Question

write a quadratic function to model the vertical motion for each situation, given ( h(t) = -16t^2 + v_0t + h_0 ). find the maximum height. initial vertical velocity: 56 ft/s, initial height: 0 ft. the function is ( h(t) = -16t^2 + 56t + 0 ). the maximum height is (\boxed{56}) ft.

Explanation:

Step1: Identify the quadratic function

The general formula for vertical motion is \( h(t) = -16t^2 + v_0t + h_0 \), where \( v_0 \) is the initial vertical velocity and \( h_0 \) is the initial height. Given \( v_0 = 56 \) ft/s and \( h_0 = 0 \) ft, we substitute these values into the formula. So the function is \( h(t) = -16t^2 + 56t + 0 \), which simplifies to \( h(t) = -16t^2 + 56t \).

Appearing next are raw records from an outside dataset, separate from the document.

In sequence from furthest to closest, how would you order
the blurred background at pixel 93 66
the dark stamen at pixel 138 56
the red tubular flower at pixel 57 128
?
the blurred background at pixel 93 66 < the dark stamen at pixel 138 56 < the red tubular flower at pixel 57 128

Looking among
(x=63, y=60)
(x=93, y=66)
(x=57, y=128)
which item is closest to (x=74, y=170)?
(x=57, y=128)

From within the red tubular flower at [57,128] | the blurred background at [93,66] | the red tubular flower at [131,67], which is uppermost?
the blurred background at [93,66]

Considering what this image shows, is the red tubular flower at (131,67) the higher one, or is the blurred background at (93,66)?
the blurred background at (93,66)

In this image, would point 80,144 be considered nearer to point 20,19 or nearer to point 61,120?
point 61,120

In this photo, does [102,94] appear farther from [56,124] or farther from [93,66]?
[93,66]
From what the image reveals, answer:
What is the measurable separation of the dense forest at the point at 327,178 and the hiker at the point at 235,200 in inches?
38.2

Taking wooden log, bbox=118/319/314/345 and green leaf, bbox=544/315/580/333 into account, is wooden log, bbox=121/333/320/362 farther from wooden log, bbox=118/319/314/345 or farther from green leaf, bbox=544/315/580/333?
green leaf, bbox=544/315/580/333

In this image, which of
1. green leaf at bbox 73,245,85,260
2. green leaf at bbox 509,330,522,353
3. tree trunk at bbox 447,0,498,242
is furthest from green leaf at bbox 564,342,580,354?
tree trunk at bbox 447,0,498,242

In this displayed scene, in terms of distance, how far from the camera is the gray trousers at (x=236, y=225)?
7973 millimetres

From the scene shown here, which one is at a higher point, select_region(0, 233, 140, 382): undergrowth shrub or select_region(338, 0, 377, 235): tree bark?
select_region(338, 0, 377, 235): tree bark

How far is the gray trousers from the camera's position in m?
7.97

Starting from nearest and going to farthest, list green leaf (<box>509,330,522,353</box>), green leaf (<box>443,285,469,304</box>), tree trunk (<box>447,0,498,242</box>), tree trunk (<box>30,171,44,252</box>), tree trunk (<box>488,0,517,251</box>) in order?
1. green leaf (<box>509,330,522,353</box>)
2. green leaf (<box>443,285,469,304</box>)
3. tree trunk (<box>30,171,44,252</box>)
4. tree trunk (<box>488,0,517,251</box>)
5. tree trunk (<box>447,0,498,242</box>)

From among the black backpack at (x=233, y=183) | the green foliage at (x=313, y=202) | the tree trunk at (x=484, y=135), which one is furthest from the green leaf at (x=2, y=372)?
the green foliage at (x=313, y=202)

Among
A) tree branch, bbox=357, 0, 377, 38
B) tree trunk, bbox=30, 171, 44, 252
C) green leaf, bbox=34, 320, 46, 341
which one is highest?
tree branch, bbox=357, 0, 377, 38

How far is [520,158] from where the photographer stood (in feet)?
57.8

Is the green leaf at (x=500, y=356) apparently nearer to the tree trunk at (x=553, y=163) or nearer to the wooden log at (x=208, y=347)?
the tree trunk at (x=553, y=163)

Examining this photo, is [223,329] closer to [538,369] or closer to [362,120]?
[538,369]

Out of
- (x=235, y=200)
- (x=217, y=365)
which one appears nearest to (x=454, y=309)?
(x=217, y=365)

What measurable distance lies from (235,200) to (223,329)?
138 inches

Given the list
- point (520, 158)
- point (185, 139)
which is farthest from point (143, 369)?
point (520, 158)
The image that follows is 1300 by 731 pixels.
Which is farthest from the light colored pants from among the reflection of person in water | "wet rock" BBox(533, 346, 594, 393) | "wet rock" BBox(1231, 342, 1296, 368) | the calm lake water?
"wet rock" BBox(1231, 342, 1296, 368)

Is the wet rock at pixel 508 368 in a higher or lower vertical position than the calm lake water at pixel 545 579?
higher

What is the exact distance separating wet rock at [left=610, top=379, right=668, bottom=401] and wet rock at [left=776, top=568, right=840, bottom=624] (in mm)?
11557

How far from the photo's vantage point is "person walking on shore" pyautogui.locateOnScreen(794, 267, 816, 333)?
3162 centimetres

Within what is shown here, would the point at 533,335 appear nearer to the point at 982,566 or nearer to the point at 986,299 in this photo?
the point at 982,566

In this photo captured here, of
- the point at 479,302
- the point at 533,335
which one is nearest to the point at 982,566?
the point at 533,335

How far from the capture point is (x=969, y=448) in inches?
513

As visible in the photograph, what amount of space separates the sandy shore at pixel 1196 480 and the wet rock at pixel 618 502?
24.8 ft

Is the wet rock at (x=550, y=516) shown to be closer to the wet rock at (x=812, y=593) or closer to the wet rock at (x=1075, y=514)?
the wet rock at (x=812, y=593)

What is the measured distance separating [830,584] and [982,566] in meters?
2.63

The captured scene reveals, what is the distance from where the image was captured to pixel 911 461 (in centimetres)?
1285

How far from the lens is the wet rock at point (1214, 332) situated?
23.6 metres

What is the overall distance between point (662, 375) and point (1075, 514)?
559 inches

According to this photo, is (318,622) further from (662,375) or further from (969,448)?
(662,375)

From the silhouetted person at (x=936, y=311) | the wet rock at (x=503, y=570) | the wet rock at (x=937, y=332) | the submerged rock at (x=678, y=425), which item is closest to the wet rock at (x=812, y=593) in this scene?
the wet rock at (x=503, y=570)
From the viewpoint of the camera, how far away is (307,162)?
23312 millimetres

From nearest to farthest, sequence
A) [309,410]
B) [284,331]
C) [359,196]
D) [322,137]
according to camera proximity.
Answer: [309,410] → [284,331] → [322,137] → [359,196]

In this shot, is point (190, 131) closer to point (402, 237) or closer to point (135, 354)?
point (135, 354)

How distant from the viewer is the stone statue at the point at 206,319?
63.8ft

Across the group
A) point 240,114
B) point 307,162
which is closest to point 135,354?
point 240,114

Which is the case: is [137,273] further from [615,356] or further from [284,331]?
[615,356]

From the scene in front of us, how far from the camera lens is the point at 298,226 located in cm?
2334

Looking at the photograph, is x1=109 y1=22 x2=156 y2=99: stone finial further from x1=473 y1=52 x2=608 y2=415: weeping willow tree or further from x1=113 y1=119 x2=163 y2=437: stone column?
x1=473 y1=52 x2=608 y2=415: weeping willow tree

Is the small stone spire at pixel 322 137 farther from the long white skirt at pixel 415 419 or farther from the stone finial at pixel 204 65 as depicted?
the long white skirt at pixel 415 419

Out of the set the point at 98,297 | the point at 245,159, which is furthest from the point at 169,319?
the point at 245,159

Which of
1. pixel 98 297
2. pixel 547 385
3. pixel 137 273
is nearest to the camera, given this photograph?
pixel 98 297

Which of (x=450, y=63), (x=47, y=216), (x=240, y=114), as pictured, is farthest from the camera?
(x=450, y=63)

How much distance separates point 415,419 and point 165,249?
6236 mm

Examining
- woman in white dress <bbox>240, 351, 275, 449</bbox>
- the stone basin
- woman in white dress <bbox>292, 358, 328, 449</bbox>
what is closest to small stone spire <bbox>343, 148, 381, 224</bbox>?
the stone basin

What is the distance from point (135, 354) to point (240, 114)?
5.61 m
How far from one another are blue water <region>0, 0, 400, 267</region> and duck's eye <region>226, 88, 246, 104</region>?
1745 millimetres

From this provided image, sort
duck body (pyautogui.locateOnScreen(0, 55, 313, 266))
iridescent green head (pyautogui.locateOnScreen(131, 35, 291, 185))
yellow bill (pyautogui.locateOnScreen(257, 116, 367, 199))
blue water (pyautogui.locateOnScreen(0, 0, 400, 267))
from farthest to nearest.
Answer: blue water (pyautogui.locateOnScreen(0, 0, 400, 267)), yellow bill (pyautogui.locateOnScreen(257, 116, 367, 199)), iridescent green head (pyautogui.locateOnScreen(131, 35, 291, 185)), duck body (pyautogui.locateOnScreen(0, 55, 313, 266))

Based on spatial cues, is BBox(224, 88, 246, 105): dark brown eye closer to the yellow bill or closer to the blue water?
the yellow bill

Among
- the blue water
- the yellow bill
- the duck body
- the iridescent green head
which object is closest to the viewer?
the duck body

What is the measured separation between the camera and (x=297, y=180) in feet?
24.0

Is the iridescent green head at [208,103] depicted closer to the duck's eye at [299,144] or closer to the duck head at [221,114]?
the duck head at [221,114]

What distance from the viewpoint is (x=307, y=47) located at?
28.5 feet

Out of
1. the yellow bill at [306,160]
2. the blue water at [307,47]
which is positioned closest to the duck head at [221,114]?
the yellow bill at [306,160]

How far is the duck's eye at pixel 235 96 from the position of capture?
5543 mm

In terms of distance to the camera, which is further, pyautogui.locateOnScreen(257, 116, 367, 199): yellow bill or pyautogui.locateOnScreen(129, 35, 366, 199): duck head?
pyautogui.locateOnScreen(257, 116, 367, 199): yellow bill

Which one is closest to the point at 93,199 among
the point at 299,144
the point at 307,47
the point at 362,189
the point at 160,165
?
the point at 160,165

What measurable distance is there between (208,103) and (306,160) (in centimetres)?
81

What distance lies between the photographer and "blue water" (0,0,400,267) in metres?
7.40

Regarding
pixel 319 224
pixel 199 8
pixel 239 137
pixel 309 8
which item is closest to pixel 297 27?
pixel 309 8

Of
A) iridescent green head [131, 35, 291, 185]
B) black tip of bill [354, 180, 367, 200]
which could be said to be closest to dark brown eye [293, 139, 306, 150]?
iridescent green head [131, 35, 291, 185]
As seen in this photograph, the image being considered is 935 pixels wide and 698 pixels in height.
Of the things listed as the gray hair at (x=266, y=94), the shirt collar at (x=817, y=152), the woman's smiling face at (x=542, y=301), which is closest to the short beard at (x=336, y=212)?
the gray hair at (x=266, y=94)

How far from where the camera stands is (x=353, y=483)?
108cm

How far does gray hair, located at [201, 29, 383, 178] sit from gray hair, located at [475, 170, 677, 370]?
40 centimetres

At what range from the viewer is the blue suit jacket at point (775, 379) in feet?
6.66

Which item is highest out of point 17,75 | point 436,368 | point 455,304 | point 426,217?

Step2: Find the time at maximum height

For a quadratic function in the form \( y = ax^2 + bx + c \), the time (or x - value) at which the maximum (or minimum) occurs is given by \( t = -\frac{b}{2a} \). In our function \( h(t) = -16t^2 + 56t \), \( a=- 16 \) and \( b = 56 \).
So, \( t=-\frac{56}{2\times(-16)}=-\frac{56}{-32}=\frac{56}{32}=\frac{7}{4}=1.75 \) seconds.

Step3: Find the maximum height

Now we substitute \( t = 1.75 \) back into the height function \( h(t) \).
\( h(1.75)=-16\times(1.75)^2+56\times(1.75) \)
First, calculate \( (1.75)^2 = 3.0625 \)
Then, \( -16\times3.0625=-49 \)
And \( 56\times1.75 = 98 \)
Then \( h(1.75)=-49 + 98=49 \) feet.

Answer:

The function is \( h(t)=-16t^{2}+56t \) and the maximum height is \( 49 \) ft.